Up a steep metal ladder, the second floor stores scientific equipment and the third holds four tiny bedrooms. NASA cameras keep an eye on the crew except in the bedroom and bathroom.

It looks like a dull place for an extended stay, but the volunteers say a full program of work kept them from getting bored.

“We were very busy. Time went by very quickly,” said Vickie Kloeris, 41, another veteran of the 91 days, which ended in December. “It’s a mindset. You get yourself prepared for the duration you know you’re going to be there. It really doesn’t matter if it was 90 days or 291 days.”

In fact, the crew’s hopes to catch up on reading or learning a foreign language quickly evaporated under their daily regimen. “I brought my Russian book with me,” Supra said. “I think I cracked the book once.”
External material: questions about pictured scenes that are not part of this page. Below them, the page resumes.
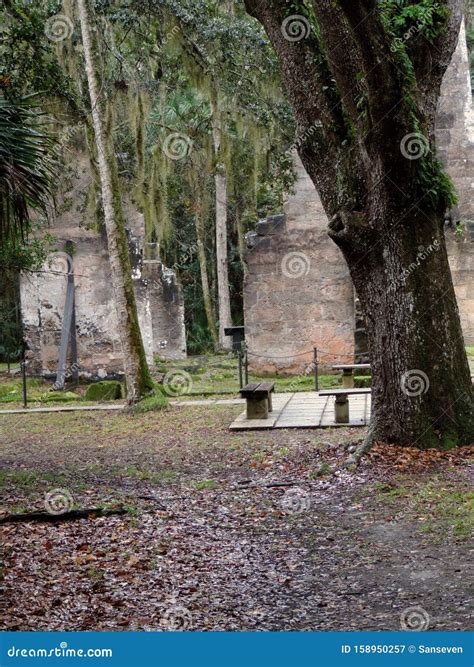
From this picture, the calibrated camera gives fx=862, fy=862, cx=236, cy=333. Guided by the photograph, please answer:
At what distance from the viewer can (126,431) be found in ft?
41.5

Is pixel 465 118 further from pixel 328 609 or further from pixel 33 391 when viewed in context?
pixel 328 609

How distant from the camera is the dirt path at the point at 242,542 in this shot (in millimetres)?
4820

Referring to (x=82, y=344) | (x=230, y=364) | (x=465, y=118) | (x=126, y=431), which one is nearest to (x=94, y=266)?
(x=82, y=344)

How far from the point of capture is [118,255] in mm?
14180

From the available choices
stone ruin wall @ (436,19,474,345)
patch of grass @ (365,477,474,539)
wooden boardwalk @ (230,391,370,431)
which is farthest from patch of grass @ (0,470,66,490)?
stone ruin wall @ (436,19,474,345)

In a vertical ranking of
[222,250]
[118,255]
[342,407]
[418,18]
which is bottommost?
[342,407]

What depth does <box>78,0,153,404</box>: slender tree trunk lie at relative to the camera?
13.9 meters

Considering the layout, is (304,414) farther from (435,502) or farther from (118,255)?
(435,502)

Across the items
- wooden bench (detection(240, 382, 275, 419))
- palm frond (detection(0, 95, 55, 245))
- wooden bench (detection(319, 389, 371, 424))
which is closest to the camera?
palm frond (detection(0, 95, 55, 245))

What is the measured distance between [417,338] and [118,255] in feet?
22.8

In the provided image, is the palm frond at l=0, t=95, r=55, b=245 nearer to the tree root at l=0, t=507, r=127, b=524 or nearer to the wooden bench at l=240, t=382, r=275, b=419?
the tree root at l=0, t=507, r=127, b=524

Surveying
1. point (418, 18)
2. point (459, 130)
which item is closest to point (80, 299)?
point (459, 130)

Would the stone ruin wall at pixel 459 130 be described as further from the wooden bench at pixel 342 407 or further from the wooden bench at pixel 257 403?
the wooden bench at pixel 342 407

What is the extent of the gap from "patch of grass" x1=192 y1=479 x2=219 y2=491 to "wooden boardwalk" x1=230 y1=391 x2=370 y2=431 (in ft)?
10.5
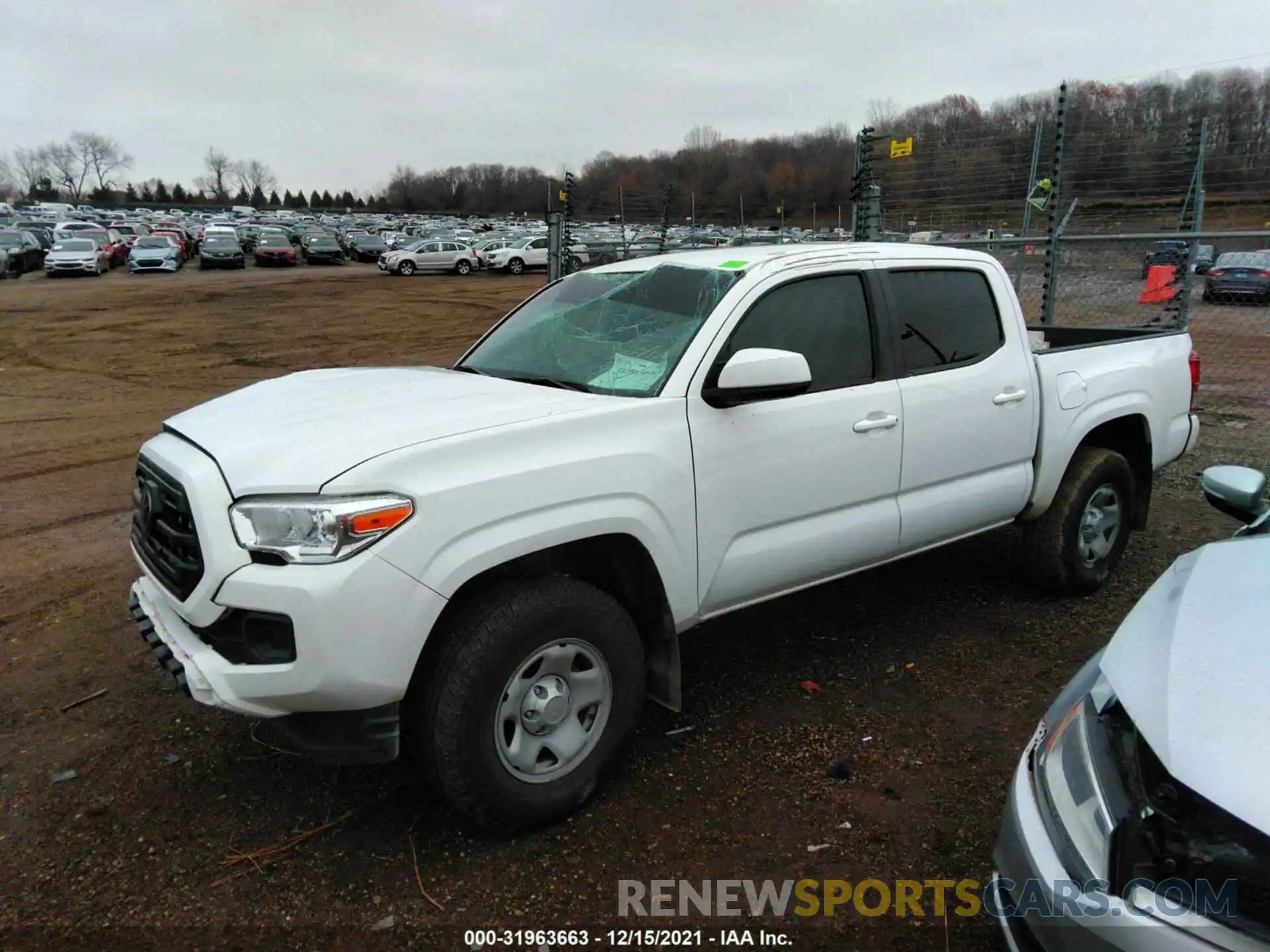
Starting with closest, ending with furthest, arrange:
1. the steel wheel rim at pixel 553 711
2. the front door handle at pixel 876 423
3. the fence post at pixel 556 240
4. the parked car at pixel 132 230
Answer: the steel wheel rim at pixel 553 711, the front door handle at pixel 876 423, the fence post at pixel 556 240, the parked car at pixel 132 230

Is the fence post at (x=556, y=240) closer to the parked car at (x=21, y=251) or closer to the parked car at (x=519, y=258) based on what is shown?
the parked car at (x=519, y=258)

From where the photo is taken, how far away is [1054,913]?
6.24 ft

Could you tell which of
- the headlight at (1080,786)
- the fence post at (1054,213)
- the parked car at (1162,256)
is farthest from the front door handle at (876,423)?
the parked car at (1162,256)

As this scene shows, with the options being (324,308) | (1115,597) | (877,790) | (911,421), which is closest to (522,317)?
(911,421)

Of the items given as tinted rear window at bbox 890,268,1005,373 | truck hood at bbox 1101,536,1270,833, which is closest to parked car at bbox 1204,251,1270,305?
tinted rear window at bbox 890,268,1005,373

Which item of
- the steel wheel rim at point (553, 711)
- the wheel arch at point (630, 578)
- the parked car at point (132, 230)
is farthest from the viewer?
the parked car at point (132, 230)

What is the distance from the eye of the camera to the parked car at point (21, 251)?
3206 centimetres

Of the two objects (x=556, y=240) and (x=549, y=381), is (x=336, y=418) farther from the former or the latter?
(x=556, y=240)

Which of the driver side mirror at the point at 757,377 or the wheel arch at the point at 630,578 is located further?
the driver side mirror at the point at 757,377

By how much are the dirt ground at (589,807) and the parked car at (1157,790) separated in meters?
0.70

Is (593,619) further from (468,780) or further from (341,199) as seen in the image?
(341,199)

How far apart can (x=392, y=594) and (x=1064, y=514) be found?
355cm

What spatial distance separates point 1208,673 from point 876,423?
1.83 metres

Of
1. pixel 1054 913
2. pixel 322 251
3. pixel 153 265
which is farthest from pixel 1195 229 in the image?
pixel 322 251
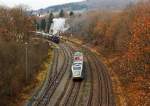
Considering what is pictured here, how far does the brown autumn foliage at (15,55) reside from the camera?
188ft

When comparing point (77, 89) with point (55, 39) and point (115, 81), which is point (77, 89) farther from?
point (55, 39)

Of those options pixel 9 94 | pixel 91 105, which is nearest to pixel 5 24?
pixel 9 94

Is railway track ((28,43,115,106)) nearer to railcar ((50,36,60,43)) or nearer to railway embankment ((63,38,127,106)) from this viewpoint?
railway embankment ((63,38,127,106))

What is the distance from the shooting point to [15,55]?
71.9 meters

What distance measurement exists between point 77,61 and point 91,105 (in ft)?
68.1

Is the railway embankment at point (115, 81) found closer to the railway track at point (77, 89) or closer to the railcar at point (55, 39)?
the railway track at point (77, 89)

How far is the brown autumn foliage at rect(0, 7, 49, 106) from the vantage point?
57.2m

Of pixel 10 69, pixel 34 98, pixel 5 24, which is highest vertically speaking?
pixel 5 24

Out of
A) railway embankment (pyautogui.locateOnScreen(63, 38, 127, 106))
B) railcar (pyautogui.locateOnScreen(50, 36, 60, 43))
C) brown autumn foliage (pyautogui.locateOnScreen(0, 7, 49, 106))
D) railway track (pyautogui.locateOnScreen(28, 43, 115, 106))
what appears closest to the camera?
railway track (pyautogui.locateOnScreen(28, 43, 115, 106))

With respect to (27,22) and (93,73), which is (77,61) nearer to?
(93,73)

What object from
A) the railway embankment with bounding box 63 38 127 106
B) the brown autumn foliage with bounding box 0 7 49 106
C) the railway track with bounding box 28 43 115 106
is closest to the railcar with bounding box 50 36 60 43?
the railway embankment with bounding box 63 38 127 106

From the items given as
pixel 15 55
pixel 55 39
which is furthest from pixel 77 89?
pixel 55 39

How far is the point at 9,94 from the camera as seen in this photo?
186 ft

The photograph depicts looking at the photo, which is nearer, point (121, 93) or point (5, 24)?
point (121, 93)
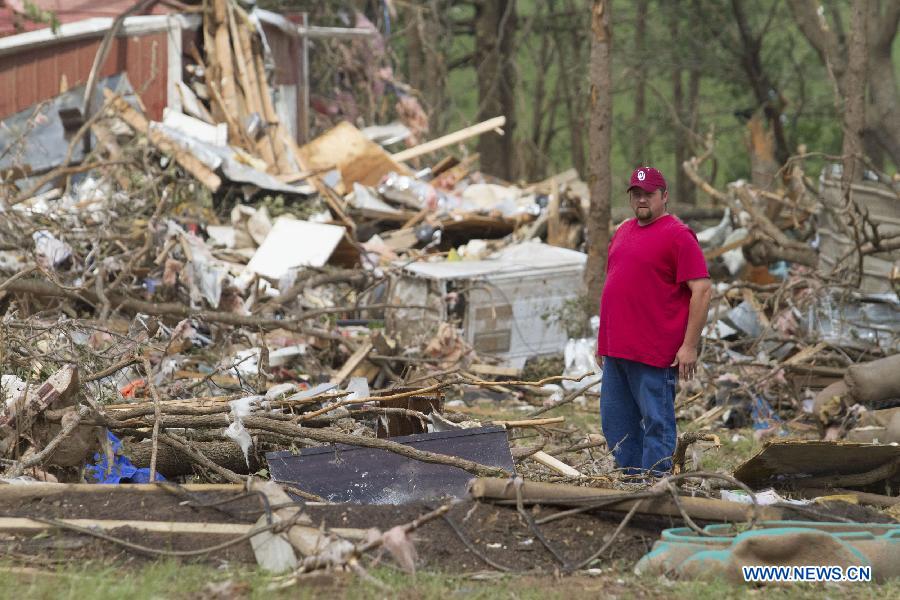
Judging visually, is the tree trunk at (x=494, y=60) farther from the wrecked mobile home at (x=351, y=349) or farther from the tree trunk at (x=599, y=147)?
the tree trunk at (x=599, y=147)

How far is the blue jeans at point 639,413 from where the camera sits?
6.07 meters

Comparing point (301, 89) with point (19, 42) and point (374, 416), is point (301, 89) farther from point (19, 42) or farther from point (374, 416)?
point (374, 416)

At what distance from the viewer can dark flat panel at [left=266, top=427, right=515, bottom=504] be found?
18.1ft

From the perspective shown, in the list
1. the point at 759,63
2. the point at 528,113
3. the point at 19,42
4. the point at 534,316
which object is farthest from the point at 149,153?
the point at 528,113

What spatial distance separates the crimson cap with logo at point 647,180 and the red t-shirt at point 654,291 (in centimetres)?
19

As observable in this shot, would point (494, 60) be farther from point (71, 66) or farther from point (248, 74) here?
point (71, 66)

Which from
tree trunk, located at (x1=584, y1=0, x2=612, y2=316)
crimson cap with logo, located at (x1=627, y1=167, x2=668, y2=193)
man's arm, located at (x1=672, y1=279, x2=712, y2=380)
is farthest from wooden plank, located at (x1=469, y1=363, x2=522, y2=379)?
crimson cap with logo, located at (x1=627, y1=167, x2=668, y2=193)

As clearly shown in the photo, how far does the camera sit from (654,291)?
6.03m

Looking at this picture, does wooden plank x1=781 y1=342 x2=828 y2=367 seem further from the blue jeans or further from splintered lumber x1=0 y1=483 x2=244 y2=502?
splintered lumber x1=0 y1=483 x2=244 y2=502

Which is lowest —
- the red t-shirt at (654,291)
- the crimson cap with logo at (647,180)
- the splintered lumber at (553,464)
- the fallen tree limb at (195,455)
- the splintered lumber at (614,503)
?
the splintered lumber at (553,464)

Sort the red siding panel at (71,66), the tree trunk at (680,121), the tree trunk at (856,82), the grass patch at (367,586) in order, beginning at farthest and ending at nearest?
the tree trunk at (680,121) < the red siding panel at (71,66) < the tree trunk at (856,82) < the grass patch at (367,586)

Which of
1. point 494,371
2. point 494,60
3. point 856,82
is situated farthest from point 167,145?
point 494,60

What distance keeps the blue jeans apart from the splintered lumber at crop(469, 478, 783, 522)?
841mm

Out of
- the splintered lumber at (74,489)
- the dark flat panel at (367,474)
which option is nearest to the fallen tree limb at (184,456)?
the dark flat panel at (367,474)
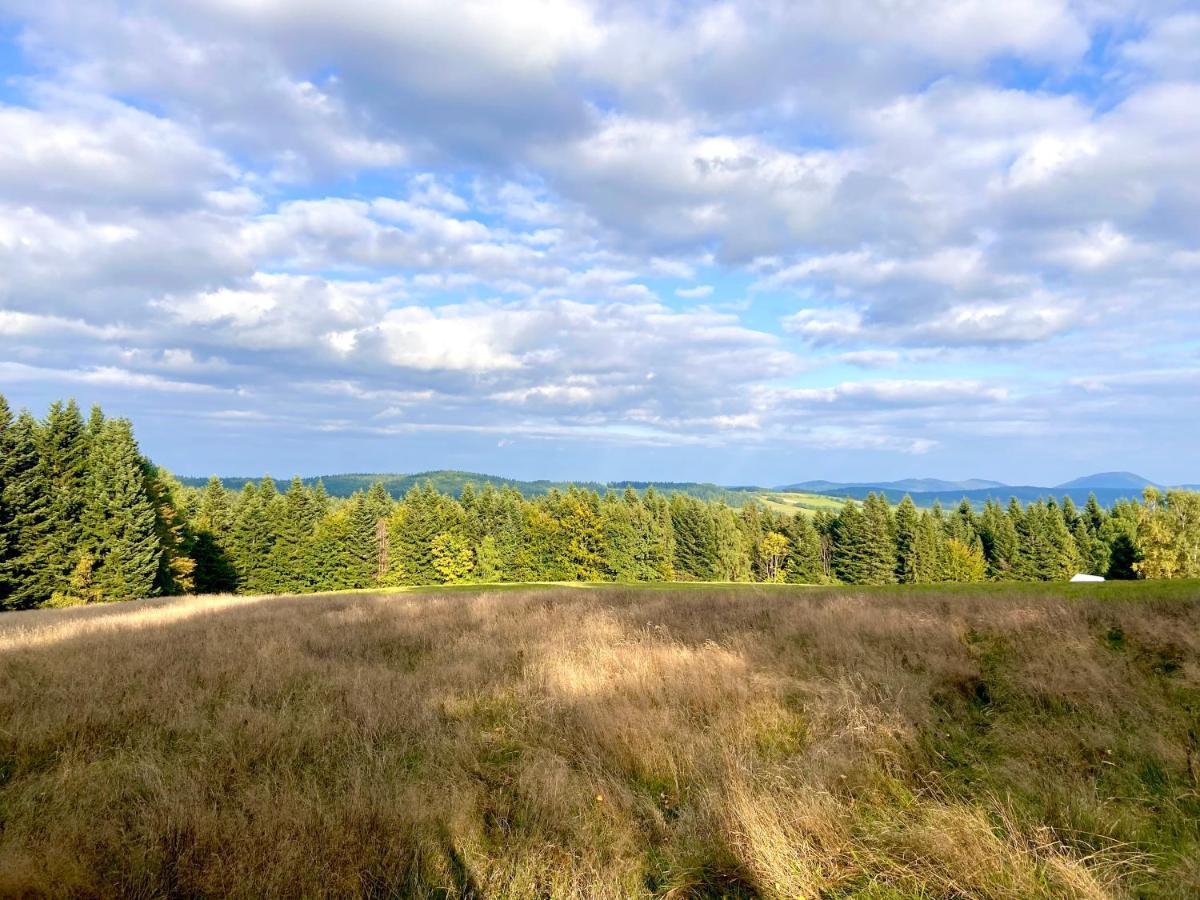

The NASA program also demanded a lot of time on the treadmill and other exercise, which astronauts need to maintain their muscles in the weightlessness of space.

“I came out of here in better shape than I’ll probably be in the rest of my life,” said Lewis, a tall, thin man with glasses and a Vandyke beard. “I’m one of these guys who doesn’t do a lot of running unless someone is chasing me.”

Advertisement

Crew members say no romances developed between the two men and two women, although all said relations remained friendly. Three of the four volunteers are married, and Lewis’ wife was in the last trimester of a pregnancy during his time inside.

“It’s not like a bunch of fraternities and sororities heading off for six months at the shore,” said psychologist Al Holland, who monitored the experiment, noting the professional dedication of the crew.

The volunteers did have some perks that astronauts lack. They could easily call friends and family and see them with a video linkup, and they could watch television. And--unlike a Mars mission--the isolation-tank crew knew they could leave any time.

The NASA isolation experiments are not the first of their kind but are the most sustained and ambitious. The space agency plans a series of ever-longer tests, leading to a 420-day isolation study in 2005.

Four Russians spent six months in a Siberian underground chamber in 1974, paving the way for a series of pioneering Russian space stations leading to the Mir station, in its 12th year in orbit. The United States did a 90-day test in 1972.

An Italian sociologist set the record in 1992 and 1993 by spending 366 days alone in a subterranean chamber, but the focus was largely on psychological research. At the height of the Cold War in the 1950s, others spent extended periods in bomb shelters as survival tests.

Advertisement

Russian engineers have already made important advances in designing the life-support system for Mir, which has worked, albeit with well-publicized recent difficulties, since 1986. The Russian system recycles sweat and urine for drinking water and oxygen but does not recycle carbon dioxide.

Those taking part in the NASA isolation experiment have seen that it is not easy to perfect a life-support system that always works--an absolute requirement when it comes to air and water. “We had some situations where we came close to leaving,” said Lewis, who, like many of his colleagues, hopes to become an astronaut one day.